▶ [EXPLORE THE MATERIAL]
1. In the comment thread below, which two Bible passages are cited as showing that Paul expected to go to heaven after he died?
2. Write out word for word the stretch of the comment thread below between "Right — he’s" and "earth with Christ?", inclusive.

▶ [EXTRACT TO READ]
....
It’s unlikely that the shift of focus to resurrected life started with Paul; you find it already in Jesus (and in other Jewish apocalypticists)
I was thinking Paul because his thinking seemed to be a world to come in heaven whereas Jesus thinking was on earth.
Paul holds to both, I think. First some time in heaven, but then at the resurrectoin, eternal life here.
Who goes to heaven before the resurrection?
Me, I hope. But Paul appears to have thought he would (Phil. 1:20-23; 2 Cor. 5:1-2)
But since the resurrection was imminent, there would only be a matter of years (months?) in heaven. Hardly seems worth it. I never realised paul thought eternal life would end up being here. Why did he need a spiritual body then, if he was going to come back here?
When you commented: First some time in heaven, but then at the resurrection, eternal life here, were you saying that Paul thought that some people will go to heaven before they die and then return to earth for eternal life? Is that how you read Phil. 1:20-23; 2 Cor. 5:1-2?
Paul seems to be saying that he’s going to die and then go to heaven.
Right — he’s referring to dying and going to be with Christ, prior to returning with him.
So Paul thought that him and others “in Christ” like him would go to heaven when they died and then return to earth with Christ at some point to live eternally on earth?
Apparently.
Would he have thought originally that he would be alive when Christ returned so he would not need a trip to heaven? But when it became obvious to him that he was going to die before Christ’s return, he needed to accommodate this by deciding that he would go to heaven and return to earth with Christ?
Yeah, that’s pretty much how I see it.
Will your book explore any funerary requirements in the Roman/Jewish/Hellenistic word with respect to the “why” of these requirements (what was believed to be the consequence, for whom, were a corpse left unburied or failed in whatever other rites were required)?
Just with respect to being left unburied. We aren’t sure what was behind many of the burial practices.
Do you think Christianity’s insistence on proper belief in order to get into heaven is one of the main reasons for all the divisions within the religion? If you think beliefs are the key, then you need to have the right beliefs, and the various sects find plenty of beliefs to disagree on, including the true nature of Jesus (man, God, man-God?), baptism, communion, etc. Of course, I suppose that if living a good life is seen as the key element, there is even room to disagree on that (gender issues, e.g.).
Yes, I think that’s basically right.
Um–what religions don’t have divisions? That seems a worthwhile question to ask. I include secular religions. Even atheism has divisions. I’ve read about atheist conventions that broke down in shambles because different groups were asserting conflicting POV’s (“Do we work with some theists when we agree with them on certain issues, or do we oppose them in all things?”) Sounds like herding cats.
I agree with your underlying point–if you believe there’s only one way to get to heaven, you’re going to be very strict about that, and arguments will ensue, and possibly even wars (though if we’re honest, most religious wars are really about land and power).
But people can argue about anything. Jewish people are famously argumentative, and as Bart has told us more than once, most of them didn’t believe in going to heaven after death.
Interesting post, Dr. Ehrman. But would you explain the focus on the afterlife solely on Jesus’s reported resurrection, or was it an idea coming into vogue at the time?
....
▶ [GIVEN ENTRIES]
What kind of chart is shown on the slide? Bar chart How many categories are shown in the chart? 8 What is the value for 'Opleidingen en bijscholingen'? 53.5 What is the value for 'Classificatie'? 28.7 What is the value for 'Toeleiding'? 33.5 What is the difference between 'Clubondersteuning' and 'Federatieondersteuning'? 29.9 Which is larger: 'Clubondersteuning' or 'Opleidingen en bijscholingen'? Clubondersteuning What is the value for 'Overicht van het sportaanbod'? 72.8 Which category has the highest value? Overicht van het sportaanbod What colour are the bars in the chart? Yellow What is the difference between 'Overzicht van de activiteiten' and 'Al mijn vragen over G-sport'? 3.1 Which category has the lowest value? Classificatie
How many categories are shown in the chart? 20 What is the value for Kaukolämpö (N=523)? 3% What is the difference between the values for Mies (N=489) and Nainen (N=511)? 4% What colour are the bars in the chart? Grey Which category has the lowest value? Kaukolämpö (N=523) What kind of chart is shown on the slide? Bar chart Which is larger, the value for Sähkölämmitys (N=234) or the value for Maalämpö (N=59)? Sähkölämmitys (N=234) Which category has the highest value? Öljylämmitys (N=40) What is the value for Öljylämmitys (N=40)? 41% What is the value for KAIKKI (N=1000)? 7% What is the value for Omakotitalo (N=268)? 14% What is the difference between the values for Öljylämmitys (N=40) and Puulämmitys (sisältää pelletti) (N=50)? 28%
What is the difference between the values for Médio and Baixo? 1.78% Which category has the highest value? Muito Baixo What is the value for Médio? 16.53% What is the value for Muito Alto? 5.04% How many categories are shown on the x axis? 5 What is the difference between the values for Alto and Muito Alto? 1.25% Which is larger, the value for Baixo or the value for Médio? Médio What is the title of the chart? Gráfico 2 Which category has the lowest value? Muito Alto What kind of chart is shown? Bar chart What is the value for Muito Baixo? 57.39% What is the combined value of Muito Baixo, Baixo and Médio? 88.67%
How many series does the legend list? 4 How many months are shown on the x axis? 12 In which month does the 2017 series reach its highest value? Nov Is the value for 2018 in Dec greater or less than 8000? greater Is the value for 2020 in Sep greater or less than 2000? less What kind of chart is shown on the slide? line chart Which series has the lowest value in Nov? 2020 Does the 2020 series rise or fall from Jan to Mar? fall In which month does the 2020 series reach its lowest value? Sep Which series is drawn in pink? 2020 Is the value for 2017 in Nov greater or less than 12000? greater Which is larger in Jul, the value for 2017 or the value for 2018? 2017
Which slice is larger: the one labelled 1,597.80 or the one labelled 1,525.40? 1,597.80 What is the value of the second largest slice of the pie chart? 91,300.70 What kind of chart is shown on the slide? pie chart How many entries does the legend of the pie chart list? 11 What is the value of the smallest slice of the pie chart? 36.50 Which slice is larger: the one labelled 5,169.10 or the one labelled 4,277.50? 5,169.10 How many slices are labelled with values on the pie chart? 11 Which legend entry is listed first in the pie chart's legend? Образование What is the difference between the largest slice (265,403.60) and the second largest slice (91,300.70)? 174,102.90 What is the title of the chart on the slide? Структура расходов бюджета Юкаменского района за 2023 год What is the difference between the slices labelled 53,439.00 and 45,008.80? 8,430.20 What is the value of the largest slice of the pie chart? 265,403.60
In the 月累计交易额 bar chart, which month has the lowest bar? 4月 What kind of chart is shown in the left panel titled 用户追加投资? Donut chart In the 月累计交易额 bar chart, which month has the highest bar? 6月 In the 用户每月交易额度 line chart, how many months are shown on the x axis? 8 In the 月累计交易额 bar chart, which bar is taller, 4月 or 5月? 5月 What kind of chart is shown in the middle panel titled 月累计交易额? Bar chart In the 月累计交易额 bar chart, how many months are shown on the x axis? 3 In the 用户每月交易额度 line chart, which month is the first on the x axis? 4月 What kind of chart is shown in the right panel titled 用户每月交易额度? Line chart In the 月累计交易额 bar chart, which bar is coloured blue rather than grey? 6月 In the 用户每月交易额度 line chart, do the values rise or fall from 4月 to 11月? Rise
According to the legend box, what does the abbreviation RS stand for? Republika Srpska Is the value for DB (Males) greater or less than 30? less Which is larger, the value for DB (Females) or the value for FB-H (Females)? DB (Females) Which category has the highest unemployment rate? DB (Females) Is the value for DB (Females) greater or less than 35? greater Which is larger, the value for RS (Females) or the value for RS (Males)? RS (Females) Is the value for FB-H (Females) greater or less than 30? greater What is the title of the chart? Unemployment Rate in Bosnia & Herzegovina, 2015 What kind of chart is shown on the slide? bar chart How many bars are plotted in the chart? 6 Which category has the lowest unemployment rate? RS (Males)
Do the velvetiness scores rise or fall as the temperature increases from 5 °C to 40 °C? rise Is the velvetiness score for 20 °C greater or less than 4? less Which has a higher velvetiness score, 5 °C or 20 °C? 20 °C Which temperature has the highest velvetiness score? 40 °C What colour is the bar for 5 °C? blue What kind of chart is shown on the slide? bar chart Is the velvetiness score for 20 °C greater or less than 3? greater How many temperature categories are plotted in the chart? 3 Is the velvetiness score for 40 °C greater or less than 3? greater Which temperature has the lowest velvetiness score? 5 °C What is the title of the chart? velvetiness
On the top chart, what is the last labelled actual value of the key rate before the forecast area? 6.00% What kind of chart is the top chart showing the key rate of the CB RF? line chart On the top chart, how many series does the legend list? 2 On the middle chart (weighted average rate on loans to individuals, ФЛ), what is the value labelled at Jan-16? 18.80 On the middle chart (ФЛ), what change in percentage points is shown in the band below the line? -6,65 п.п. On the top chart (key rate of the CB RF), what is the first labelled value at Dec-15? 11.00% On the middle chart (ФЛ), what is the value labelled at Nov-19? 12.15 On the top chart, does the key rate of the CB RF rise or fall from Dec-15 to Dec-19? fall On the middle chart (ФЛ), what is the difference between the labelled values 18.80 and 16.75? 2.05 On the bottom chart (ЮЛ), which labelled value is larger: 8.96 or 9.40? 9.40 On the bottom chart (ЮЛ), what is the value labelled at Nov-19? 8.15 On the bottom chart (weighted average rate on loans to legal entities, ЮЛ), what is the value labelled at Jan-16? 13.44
....
▶ [ANSWERS FOR THE EXERCISE]
1. Phil. 1:20-23 and 2 Cor. 5:1-2.

2.
Right — he’s referring to dying and going to be with Christ, prior to returning with him.
So Paul thought that him and others “in Christ” like him would go to heaven when they died and then return to earth with Christ at some point to live eternally on earth?
Apparently.
Would he have thought originally that he would be alive when Christ returned so he would not need a trip to heaven? But when it became obvious to him that he was going to die before Christ’s return, he needed to accommodate this by deciding that he would go to heaven and return to earth with Christ?